Also, I guess it's important to be reasonably nice at the beginning of the negotiations, so I don't get thrown out immediately. Then slowly tighten the noose as the seller's commitment to my deal increases.
DinOR,
Multiple offer is a sign that the owner (intentionally or not) priced their house below market clearing price. So theoretically, it's a "good price." Unfortunately, the frenzied atmosphere also breeds buyer irrationality.
astrid,
Yeah, I really have no interest in running a "Winning the Multiple Bid Strategy" thread. That's one "negotiation" I have no desire to win! Let's be clear here though, yeah we all see people absolutely willing to blow a relationship up over a few bucks and it IS ugly. That's not what I'm talking about. When you're going to be saddled to a mortgage for the next 30 or 40? years we had better make sure that we can look back with a sense of pride at the way we handled the transaction. Every dollar we don't borrow is 3 or 4 we don't have to pay back. I realize I've said that before but how can we say it enough?
SFWoman:
How big is the creek? I'd be a bit miffed to discover that, but I'd also attempt to excavate a path for it and work it into the place, a la Frank Lloyd Wright's Fallingwater. (Yes, I do know the other nicknames that palce was given, but I think it's still a cool idea.)

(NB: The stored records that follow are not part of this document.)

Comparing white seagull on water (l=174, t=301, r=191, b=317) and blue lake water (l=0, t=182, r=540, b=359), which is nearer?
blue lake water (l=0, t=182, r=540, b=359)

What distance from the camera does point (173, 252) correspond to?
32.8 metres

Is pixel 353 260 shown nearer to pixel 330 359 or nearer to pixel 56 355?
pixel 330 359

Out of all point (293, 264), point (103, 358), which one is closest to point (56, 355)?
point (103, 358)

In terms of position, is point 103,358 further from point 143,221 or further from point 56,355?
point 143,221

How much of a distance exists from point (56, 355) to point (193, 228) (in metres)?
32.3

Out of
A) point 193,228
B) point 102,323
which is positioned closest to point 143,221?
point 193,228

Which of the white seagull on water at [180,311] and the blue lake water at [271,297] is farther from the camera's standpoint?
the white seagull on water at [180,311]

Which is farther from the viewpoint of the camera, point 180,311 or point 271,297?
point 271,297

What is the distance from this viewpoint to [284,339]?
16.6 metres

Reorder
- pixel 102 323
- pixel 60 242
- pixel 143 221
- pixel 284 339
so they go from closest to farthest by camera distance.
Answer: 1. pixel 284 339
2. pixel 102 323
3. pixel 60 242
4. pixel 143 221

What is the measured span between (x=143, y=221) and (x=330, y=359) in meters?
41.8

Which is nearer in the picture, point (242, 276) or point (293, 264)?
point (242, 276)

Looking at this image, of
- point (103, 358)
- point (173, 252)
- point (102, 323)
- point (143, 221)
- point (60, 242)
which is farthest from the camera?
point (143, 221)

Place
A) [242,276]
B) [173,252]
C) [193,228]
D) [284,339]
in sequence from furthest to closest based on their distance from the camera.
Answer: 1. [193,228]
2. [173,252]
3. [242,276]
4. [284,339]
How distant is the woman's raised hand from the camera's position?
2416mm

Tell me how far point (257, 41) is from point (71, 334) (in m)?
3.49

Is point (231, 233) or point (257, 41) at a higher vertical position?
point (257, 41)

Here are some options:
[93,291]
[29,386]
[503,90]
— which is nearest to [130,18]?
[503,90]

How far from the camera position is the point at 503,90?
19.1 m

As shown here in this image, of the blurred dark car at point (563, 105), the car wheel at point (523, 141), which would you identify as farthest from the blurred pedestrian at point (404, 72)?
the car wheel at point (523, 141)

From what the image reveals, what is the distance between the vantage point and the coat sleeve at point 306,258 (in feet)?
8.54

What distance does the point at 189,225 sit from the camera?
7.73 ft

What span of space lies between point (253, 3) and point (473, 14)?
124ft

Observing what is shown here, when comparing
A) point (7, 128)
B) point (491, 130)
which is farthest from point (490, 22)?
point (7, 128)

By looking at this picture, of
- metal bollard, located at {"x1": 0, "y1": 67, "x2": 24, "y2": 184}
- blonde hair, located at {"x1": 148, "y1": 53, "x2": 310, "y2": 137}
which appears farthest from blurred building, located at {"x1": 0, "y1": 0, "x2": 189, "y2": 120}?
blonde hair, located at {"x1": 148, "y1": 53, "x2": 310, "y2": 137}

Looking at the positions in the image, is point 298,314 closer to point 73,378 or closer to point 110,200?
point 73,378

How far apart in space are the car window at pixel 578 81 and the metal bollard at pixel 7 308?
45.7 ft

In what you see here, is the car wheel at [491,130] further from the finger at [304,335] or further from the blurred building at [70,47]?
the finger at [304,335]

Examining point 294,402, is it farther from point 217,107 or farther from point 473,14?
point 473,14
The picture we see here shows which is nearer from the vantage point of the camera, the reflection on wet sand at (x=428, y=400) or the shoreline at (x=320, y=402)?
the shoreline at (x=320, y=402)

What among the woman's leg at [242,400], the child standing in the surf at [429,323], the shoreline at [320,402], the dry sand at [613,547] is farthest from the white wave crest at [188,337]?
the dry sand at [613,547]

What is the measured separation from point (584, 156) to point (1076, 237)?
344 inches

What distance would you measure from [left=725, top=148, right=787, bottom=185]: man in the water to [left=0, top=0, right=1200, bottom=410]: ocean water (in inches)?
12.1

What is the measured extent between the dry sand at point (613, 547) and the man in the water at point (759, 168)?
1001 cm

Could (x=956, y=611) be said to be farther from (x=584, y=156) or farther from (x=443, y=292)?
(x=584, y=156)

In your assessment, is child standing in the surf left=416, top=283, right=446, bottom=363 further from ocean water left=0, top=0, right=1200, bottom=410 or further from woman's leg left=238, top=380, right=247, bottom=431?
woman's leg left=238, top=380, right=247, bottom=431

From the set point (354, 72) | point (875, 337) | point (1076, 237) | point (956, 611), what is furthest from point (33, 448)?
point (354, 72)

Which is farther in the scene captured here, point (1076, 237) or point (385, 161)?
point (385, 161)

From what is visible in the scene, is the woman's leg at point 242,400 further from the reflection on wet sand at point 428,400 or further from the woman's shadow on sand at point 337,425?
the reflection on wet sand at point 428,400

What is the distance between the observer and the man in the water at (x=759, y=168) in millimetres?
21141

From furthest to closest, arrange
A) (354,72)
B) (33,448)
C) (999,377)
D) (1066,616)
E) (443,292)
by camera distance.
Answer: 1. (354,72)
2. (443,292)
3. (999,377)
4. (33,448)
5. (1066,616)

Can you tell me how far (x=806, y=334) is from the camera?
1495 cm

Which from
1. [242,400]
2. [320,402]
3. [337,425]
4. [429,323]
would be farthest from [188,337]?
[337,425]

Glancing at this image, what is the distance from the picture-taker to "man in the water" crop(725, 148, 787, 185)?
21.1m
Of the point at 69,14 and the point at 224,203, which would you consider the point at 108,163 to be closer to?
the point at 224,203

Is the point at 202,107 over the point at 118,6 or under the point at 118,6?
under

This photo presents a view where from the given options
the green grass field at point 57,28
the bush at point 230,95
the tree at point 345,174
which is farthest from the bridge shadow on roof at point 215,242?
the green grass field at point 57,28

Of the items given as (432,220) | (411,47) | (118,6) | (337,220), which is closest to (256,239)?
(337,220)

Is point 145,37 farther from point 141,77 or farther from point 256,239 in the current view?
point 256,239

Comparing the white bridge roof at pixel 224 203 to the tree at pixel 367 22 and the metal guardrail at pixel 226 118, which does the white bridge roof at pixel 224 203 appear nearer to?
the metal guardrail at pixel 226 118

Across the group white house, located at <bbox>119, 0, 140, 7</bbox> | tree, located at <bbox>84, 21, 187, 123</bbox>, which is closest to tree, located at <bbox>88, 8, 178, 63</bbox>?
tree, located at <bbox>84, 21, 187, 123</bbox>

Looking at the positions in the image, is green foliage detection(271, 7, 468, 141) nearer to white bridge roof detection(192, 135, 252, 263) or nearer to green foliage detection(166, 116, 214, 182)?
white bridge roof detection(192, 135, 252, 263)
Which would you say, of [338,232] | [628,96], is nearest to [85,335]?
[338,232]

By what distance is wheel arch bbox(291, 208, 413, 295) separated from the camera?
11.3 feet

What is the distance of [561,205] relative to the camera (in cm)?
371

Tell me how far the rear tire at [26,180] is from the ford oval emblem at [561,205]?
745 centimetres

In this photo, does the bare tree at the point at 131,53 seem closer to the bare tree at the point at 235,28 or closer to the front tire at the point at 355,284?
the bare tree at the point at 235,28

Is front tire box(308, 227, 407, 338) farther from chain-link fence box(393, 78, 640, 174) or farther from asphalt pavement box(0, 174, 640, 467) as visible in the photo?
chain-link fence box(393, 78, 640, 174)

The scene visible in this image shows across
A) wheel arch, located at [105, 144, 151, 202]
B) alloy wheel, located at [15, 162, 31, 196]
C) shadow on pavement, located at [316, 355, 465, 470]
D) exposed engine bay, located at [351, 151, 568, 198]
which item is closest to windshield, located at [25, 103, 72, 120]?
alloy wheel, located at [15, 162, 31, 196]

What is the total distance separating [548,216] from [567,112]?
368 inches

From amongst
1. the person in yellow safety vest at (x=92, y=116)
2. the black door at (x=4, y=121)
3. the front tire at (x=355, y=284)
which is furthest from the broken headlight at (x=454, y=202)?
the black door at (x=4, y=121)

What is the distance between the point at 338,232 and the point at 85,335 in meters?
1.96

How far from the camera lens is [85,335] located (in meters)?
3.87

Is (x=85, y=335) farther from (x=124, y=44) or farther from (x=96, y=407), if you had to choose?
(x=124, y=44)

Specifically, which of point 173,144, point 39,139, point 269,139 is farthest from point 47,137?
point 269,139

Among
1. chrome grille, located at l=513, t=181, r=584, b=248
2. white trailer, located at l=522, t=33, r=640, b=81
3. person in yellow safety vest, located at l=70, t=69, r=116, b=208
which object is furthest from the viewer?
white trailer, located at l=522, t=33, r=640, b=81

"Winning" a multiple bid = winners curse. You never want to be the one who wins the competitive auction.
SF Woman,
Three words for your friend in Cow Hollow:
Easton v. Strassberger.
In a falling market these 3 words can pack a big punch.
NOT LEGAL ADVICE
We never discussed housing with our friends much, except perhaps very circumspectly. That is, until recently. Most of our friends know that we didn't buy again when we sold and moved from Belmont to Marin. We're now getting asked "what we think". I'm not sure they really believe that we're right, but they are at least now conscious enough about the possibility of a bubble to have an interest. That's why this thread is so useful to me. I get the feeling lots of our friends are waiting to see if our choices pay off, which really comes down mostly to ability to negotiate. Even in a down market the buyer can get royally screwed.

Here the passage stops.